■ QUESTIONS À TRAITER
- a) Extrayez de l'extrait sur le repos du cerveau le passage qui s'ouvre sur les mots contenant "La durée idéale d’une" et se clôt sur "planifiées, ni structurées.".
- b) Selon l'extrait sur le repos du cerveau, combien de temps par jour faudrait-il idéalement passer dans la nature ?
- c) D'après l'extrait sur le repos du cerveau, pourquoi de petits moments de spontanéité ludique sont-ils utiles au cerveau pendant une journée de travail ? Répondez en une à trois phrases.

■ EXTRAIT DU DOCUMENT
Combien de temps faudrait-il passer à l’extérieur?

Idéalement, il faudrait passer au moins 20 minutes par jour dans la nature. Un parc suffit, pas besoin d’une forêt. Cela active le réseau de repos, augmente la créativité et les capacités de résolution de problèmes jusqu’à 50% et améliore la mémoire d’environ 20%.

Quid des micro-siestes?

La durée idéale d’une sieste est d’environ 30 minutes. Dormir plus longtemps peut entraîner à court terme une légère «gueule de bois» et réduire temporairement les performances cognitives. Mais il est intéressant de noter que des études montrent que même des siestes plus longues améliorent les fonctions cérébrales à long terme. Néanmoins, une demi-heure semble être la durée idéale, surtout en ce qui concerne la vigilance et les performances cognitives à court terme.

De quoi d’autre a besoin le cerveau pour vivre une journée de travail optimale?

De petits moments de spontanéité ludique. Le jeu est non structuré, créatif, souvent apparemment sans but, et c’est précisément cela qui active le réseau du repos.

De nombreux dirigeants auront du mal à accepter des choses puissent être utiles si elles ne peuvent être ni planifiées, ni structurées.

[Données d'ancrage texte-région]
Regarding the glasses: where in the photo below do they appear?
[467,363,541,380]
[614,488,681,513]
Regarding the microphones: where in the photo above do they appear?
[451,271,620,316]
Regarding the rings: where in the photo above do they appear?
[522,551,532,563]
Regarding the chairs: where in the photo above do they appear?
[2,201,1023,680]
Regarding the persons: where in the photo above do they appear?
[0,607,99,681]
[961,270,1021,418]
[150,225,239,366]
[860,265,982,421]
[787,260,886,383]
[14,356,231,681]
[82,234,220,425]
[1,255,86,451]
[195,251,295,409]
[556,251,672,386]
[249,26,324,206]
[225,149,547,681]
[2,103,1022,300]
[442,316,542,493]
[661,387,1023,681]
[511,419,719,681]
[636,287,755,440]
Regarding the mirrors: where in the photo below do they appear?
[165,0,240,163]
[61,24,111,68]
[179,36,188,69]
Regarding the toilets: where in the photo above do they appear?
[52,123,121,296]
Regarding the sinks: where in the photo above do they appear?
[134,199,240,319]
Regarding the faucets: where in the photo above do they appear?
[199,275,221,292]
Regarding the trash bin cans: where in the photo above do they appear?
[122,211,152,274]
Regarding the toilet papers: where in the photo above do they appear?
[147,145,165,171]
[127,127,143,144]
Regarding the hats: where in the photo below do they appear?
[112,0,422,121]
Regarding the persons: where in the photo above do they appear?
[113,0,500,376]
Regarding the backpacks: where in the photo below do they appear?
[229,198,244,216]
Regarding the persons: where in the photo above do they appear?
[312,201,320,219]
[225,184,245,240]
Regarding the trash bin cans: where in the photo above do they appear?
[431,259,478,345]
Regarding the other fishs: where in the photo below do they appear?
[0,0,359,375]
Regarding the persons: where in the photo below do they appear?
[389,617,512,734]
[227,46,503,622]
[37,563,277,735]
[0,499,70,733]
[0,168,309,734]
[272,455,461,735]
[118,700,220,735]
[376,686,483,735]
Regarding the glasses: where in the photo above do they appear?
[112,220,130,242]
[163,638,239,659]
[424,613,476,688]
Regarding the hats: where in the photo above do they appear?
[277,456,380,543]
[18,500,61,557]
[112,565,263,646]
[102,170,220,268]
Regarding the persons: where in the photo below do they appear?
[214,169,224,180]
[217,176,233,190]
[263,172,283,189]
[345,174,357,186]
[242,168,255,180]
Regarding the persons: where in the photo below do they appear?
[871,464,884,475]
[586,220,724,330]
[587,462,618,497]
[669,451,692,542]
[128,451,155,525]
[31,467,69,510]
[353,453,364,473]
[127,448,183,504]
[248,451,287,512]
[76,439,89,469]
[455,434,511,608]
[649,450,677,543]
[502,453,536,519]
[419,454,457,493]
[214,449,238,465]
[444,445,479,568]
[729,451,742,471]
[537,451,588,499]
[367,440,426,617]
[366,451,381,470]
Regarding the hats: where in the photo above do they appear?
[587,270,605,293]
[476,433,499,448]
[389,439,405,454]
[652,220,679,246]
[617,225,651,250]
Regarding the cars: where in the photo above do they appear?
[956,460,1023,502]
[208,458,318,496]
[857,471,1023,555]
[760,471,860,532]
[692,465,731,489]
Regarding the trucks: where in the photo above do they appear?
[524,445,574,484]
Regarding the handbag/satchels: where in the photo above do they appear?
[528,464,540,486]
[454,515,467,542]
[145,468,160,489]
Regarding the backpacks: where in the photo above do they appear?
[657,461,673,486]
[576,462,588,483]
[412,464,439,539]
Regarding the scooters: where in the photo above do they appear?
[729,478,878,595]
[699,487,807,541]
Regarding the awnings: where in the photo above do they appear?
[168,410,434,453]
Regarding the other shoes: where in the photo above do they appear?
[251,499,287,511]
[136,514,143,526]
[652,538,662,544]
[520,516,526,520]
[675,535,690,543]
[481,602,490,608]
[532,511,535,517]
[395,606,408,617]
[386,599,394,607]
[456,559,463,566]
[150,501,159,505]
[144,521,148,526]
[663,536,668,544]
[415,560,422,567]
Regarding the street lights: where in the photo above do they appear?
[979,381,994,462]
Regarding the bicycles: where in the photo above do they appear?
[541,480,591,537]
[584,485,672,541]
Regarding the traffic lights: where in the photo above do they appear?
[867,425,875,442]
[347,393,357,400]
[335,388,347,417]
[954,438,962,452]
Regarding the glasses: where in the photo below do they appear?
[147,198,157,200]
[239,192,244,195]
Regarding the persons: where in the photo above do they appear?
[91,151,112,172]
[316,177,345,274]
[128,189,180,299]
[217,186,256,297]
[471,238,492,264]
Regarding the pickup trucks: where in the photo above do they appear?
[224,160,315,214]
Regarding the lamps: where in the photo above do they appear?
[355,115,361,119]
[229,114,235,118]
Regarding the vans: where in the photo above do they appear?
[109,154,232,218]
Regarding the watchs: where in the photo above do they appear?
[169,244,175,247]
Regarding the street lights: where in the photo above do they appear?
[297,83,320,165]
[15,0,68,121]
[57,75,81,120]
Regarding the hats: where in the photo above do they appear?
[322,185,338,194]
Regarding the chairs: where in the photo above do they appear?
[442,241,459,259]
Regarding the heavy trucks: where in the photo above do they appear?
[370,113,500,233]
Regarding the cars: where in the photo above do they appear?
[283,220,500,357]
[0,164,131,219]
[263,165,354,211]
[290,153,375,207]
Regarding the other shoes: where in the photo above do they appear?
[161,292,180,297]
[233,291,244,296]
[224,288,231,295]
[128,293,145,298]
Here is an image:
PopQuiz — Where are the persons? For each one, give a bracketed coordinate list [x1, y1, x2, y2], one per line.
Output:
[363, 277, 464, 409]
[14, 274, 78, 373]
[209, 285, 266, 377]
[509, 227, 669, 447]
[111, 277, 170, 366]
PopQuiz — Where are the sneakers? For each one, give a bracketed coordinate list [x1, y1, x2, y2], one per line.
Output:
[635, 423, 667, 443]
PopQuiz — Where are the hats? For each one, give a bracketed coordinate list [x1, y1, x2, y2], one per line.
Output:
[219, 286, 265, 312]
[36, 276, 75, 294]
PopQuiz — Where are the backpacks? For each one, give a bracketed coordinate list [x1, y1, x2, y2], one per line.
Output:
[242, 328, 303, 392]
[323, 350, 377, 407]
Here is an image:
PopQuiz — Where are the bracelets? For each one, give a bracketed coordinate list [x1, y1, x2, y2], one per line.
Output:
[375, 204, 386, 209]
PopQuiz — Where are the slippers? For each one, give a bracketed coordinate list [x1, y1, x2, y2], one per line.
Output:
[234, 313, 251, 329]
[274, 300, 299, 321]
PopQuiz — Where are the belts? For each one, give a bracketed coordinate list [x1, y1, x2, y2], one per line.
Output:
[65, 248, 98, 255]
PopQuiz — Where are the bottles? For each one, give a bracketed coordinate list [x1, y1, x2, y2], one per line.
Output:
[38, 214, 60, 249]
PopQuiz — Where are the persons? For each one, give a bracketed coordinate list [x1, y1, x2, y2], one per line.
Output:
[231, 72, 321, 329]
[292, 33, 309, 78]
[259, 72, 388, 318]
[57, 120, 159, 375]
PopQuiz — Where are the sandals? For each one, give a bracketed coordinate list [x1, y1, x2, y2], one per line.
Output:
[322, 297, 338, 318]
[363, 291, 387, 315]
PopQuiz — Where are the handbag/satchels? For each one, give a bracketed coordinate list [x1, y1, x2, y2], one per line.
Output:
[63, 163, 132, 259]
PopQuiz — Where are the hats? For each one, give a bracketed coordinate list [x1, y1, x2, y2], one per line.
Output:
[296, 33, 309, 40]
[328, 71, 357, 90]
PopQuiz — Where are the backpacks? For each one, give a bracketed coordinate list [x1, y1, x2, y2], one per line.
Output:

■ RÉPONSES ATTENDUES
- a)
La durée idéale d’une sieste est d’environ 30 minutes. Dormir plus longtemps peut entraîner à court terme une légère «gueule de bois» et réduire temporairement les performances cognitives. Mais il est intéressant de noter que des études montrent que même des siestes plus longues améliorent les fonctions cérébrales à long terme. Néanmoins, une demi-heure semble être la durée idéale, surtout en ce qui concerne la vigilance et les performances cognitives à court terme.

De quoi d’autre a besoin le cerveau pour vivre une journée de travail optimale?

De petits moments de spontanéité ludique. Le jeu est non structuré, créatif, souvent apparemment sans but, et c’est précisément cela qui active le réseau du repos.

De nombreux dirigeants auront du mal à accepter des choses puissent être utiles si elles ne peuvent être ni planifiées, ni structurées.

- b) Au moins 20 minutes par jour.

- c) Le jeu est non structuré, créatif et souvent apparemment sans but. C'est précisément ce caractère qui active le réseau du repos.